June 9, 2010 E-MAIL PRINT

John Stark program making strides

by Roger Brown/

During the 2008 season, the John Stark Regional High School boys lacrosse team was a rudderless ship. At least that’s how Parker Gage saw it.

John Stark, located in Weare, N.H., had never been a winning program, and the Generals weren’t winning many games that spring either. In fact, they were everyone’s patsy. They finished the season with a 1-13-0 record in Division III, the league that includes the New Hampshire schools with the smallest enrollment.

Making matters worse, Gage said, was the fact that the John Stark players weren’t much better when the season ended than when it began.

“The coaches … they were good people,” Gage explained. “But their lacrosse IQ wasn’t that high. We were doing mostly conditioning when we needed to work on our stick skills.

“It was more of a club-team vibe than varsity. If you didn’t show up for practice, there wasn’t really any consequence. The kids cared more about whether or not we were going to stop at McDonald’s on the way home than they did about the game. That wasn’t what I signed up for.”

Gage is now a senior and one of four captains on the 2010 John Stark team. The Generals still aren’t title contenders — and probably won’t be for a while — but the program has some direction thanks, in part, to a pair of former New England College lacrosse players: Stephen Cobb and Kyle Burke.

Cobb, 23, was doing a teaching internship at John Stark when he learned that the program’s entire coaching staff wouldn’t be back for the 2009 season.

“I knew I wanted to get into coaching and it looked like a fun challenge — trying to take a program and flip it like that,” Cobb said. “The program had just been terrible for years.

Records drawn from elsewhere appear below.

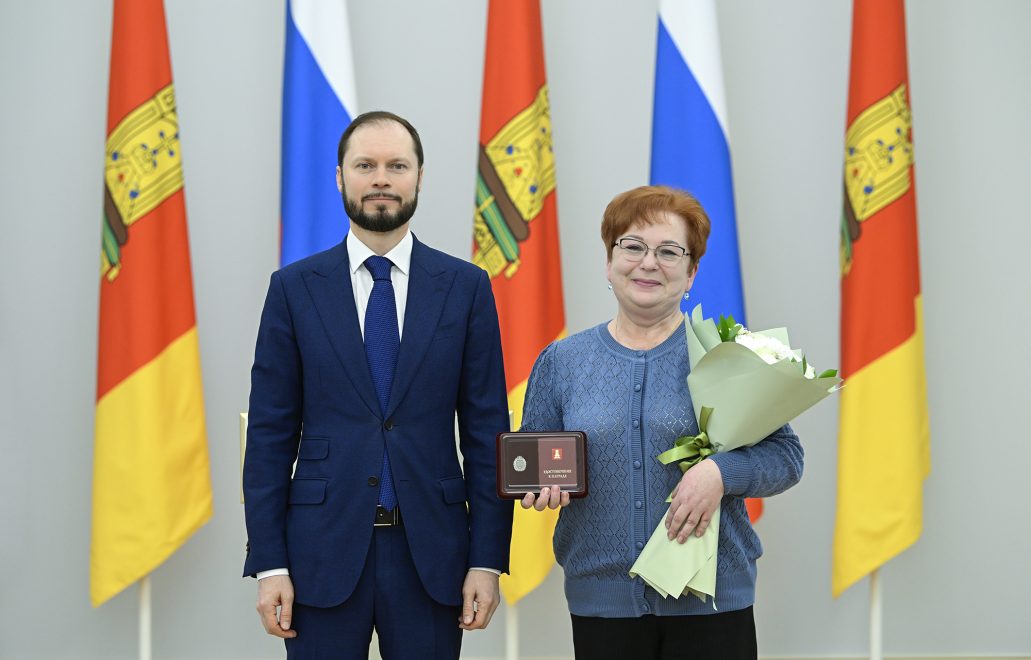 награды, 8 марта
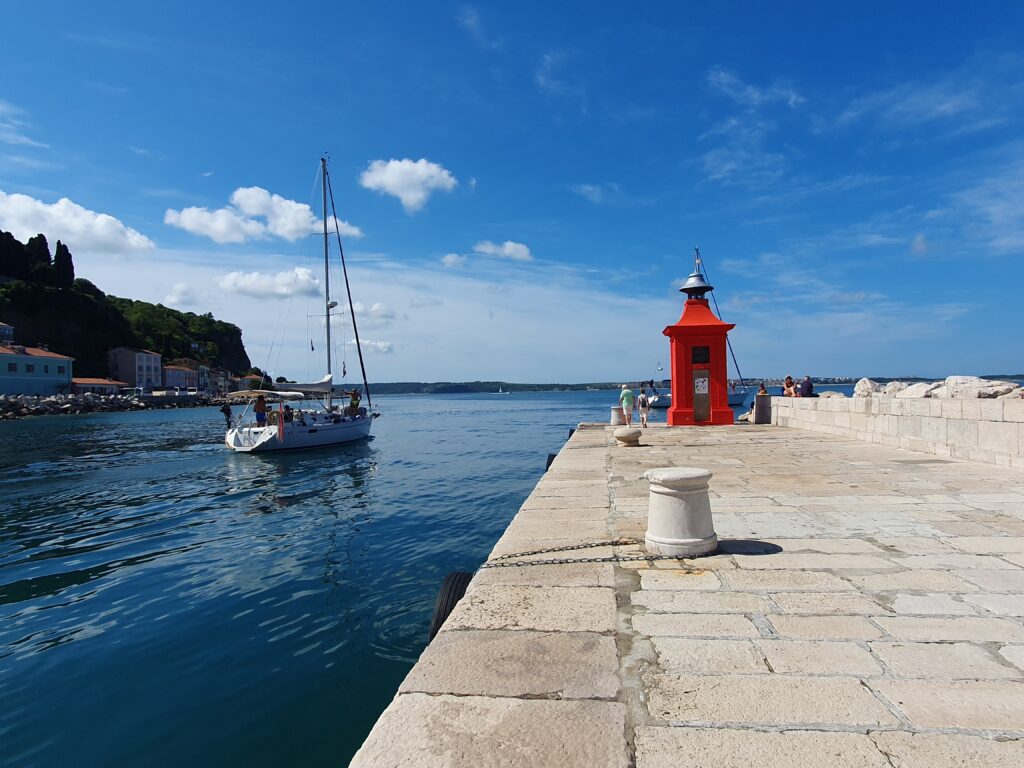 Footpath: Seča - Portorož - Piran and Strunjan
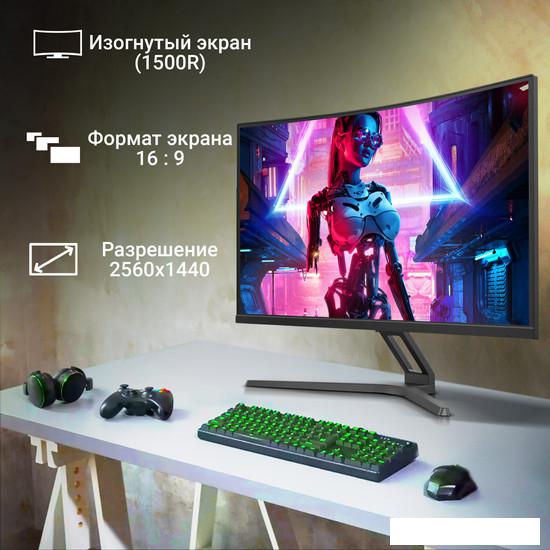 Игровой монитор Digma Overdrive 27A510Q- фото3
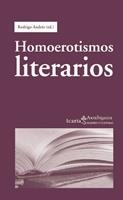 HOMOEROTISMOS LITERARIOS | 9788498883114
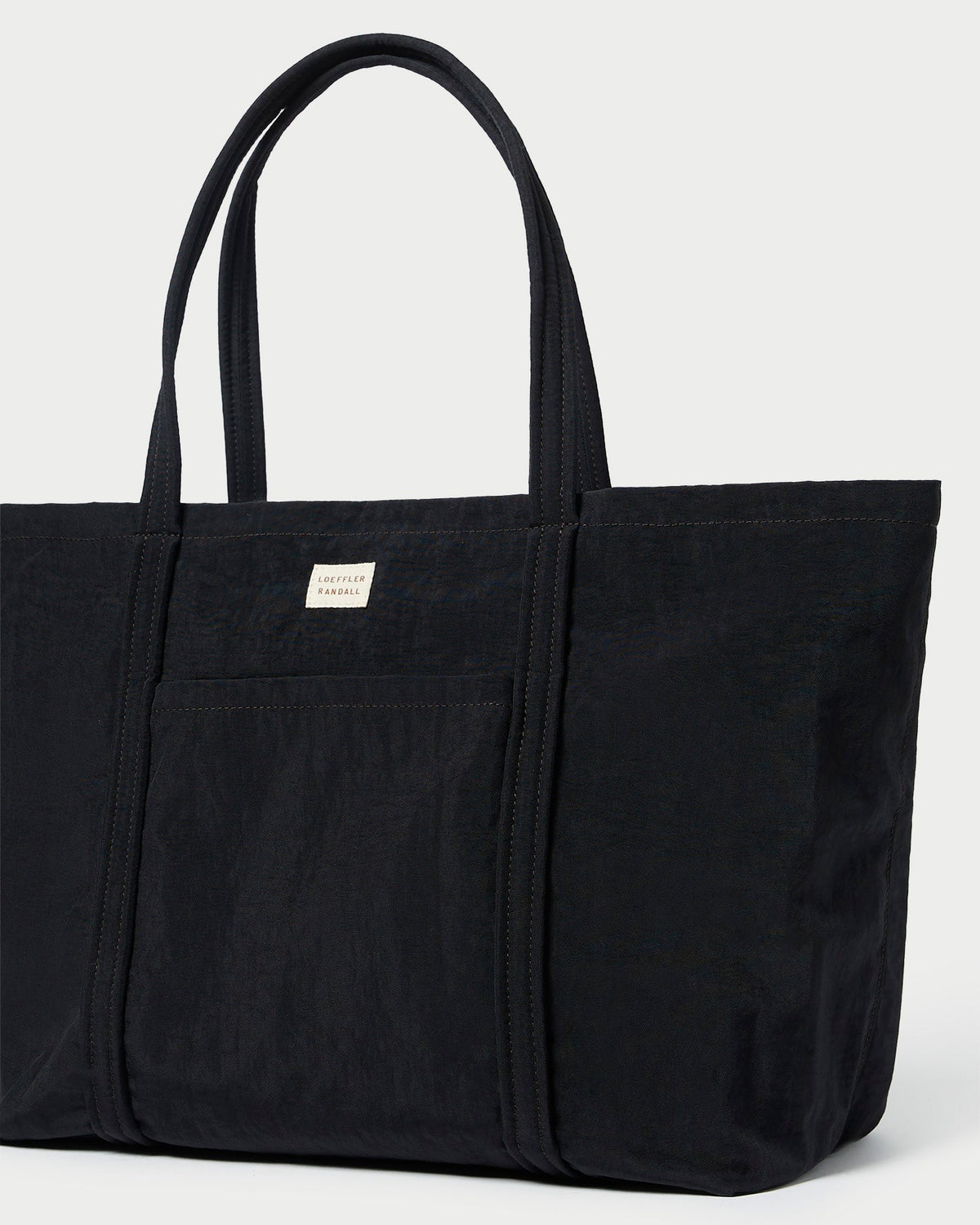 Loeffler Randall Value - Dina Black Travel Tote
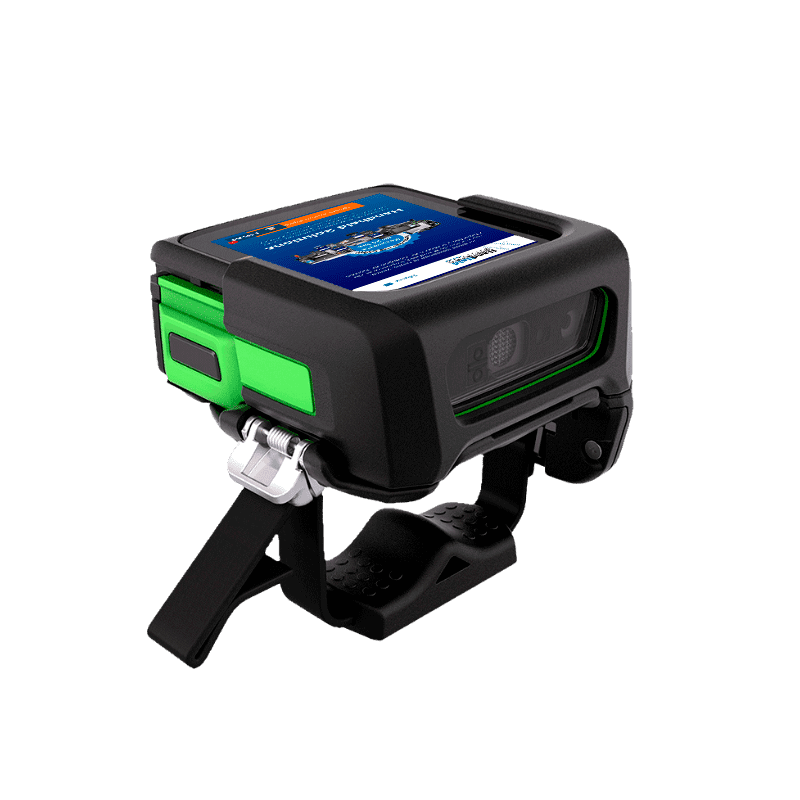 HandHeld Zebra WS50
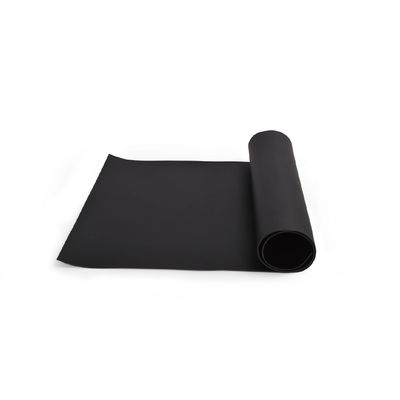 Felt Isolasi Suara Polymer Tinggi Tanpa Bau 610x610mm Untuk Ruang Isolasi Suara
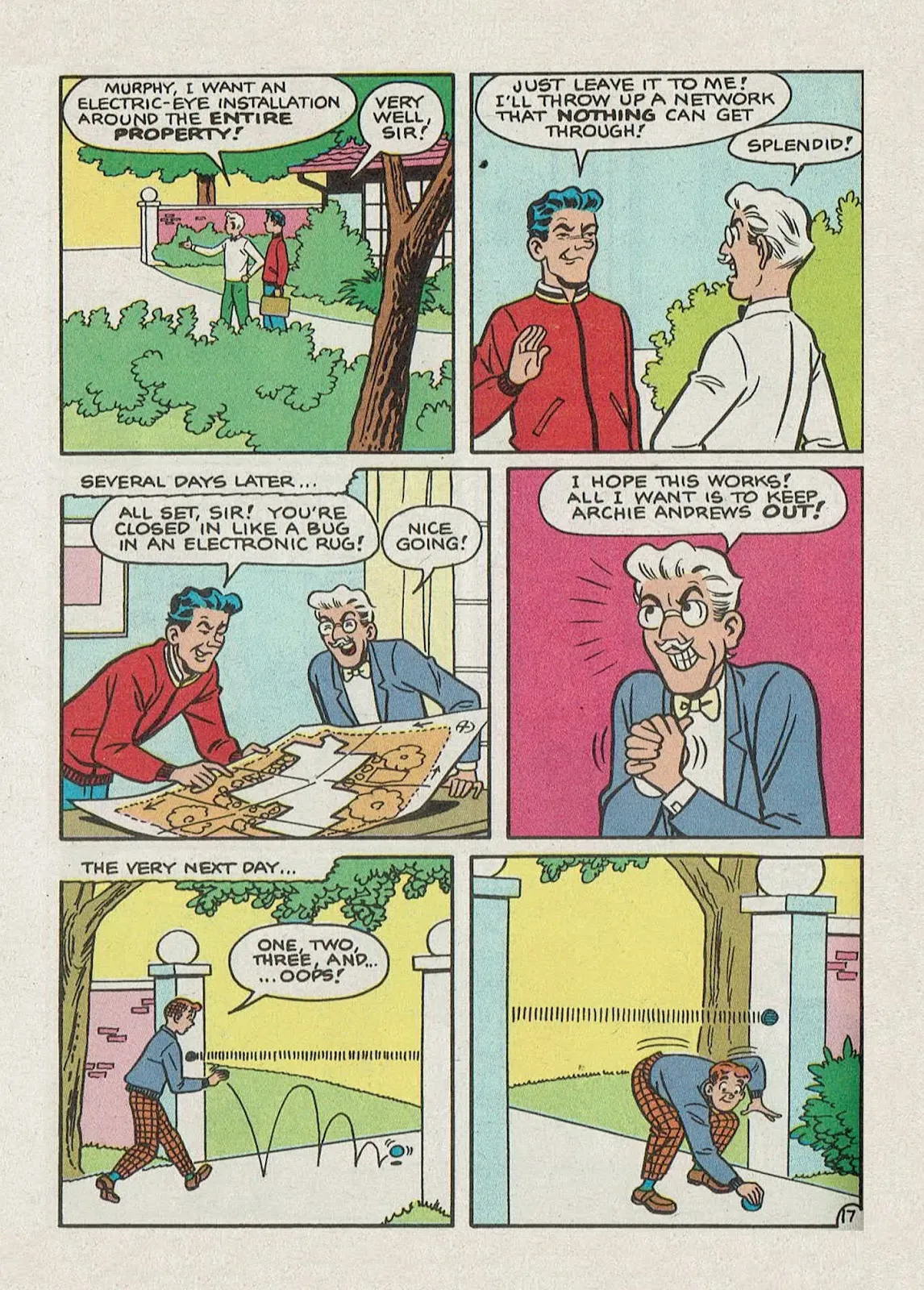 Archie's Pals 'n' Gals Double Digest Magazine #58 part 149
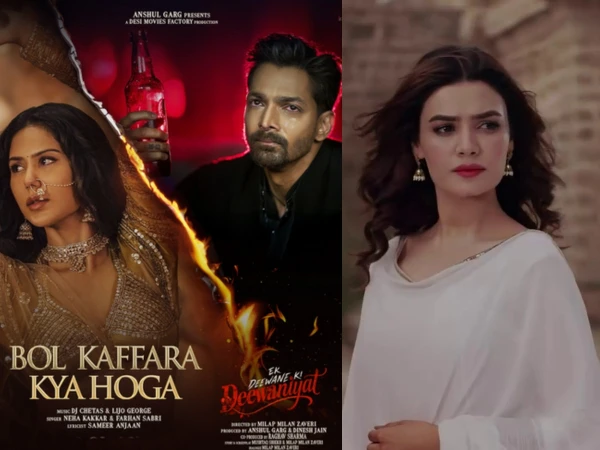Bollywood has once again copied a Pakistani song.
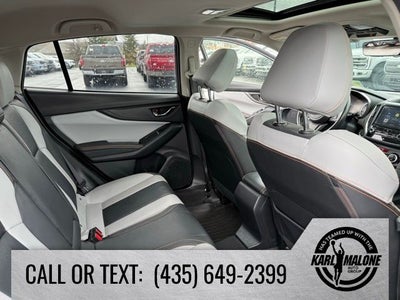 2018 Subaru Crosstrek 2.0i Limited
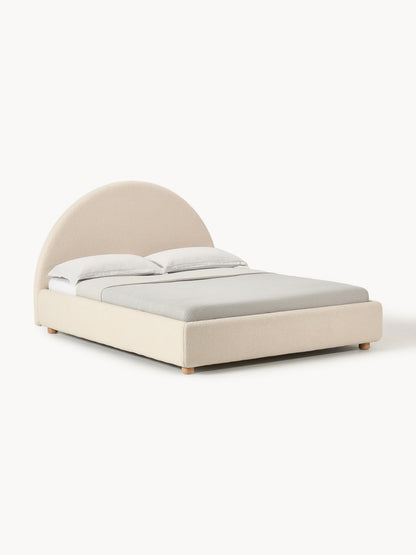 Ebbette Teddy Upholstered Bed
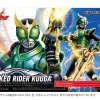 FIGURE-RISE STANDARD KAMEN RIDER KUUGA (PEGASUS FORM) 28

Kyle and I had heard the horror stories but we said, ‘Let’s go for this.’

“Our game plan was to go in humble — not to go in and act like we were tenured coaches. We had to convince the kids, ‘OK, we’re in this together.’ We had to earn the kids’ respect and they had to do likewise.”

So, even though they had no previous coaching experience, Cobb and Burke became co-head coaches for the John Stark varsity program. They also brought in Daniel Foster as an assistant coach and to work with the JVs.

The tangible results haven’t been dramatically different — John Stark won three games last season — but there seems to be little doubt that the Generals are now following a plotted course. Moreover, the coaches and players believe that, in time, the wins will come.

“They (the coaches) definitely have a plan in place,” Gage said. “They definitely see the big picture. Before it was take it day by day.”

Cobb said he’s seen plenty of improvement, but that the gains haven’t always shown up on the scoreboard. The Generals have been competitive against Division III opponents this season, but victories are still elusive. At press time, John Stark had a 1-7 record, although there were more close games than blowout losses, a distinct change from the past.

“Our goals-for and goals-against averages have improved, but we’re still working on building confidence,” Cobb said. “We still need the kids to play to win, and not play not to lose. The skill level is still developing, but the culture is changing.”

Gage said the team’s won-loss record doesn’t tell the whole story. He insists John Stark no longer resembles the John Stark teams from 2006, 2007 and 2008, a time when the Generals went a combined 3-35.

Ultimately, Gage believes he’s looking at the beginning of a great story, one that will play out in the years ahead, when he looks back at his high school and sees success on the field, and knows it started with coaches who took a chance on a laughingstock program. He wishes that other players in similar circumstances could experience the same kind of transition.

“It was a rather quick turnaround,” Gage said. “They wanted us to become students of the game and watch lacrosse whenever we could. It’s definitely been a step in the right direction.

“I think as a team we’d really like to thank these guys for what they’ve done.”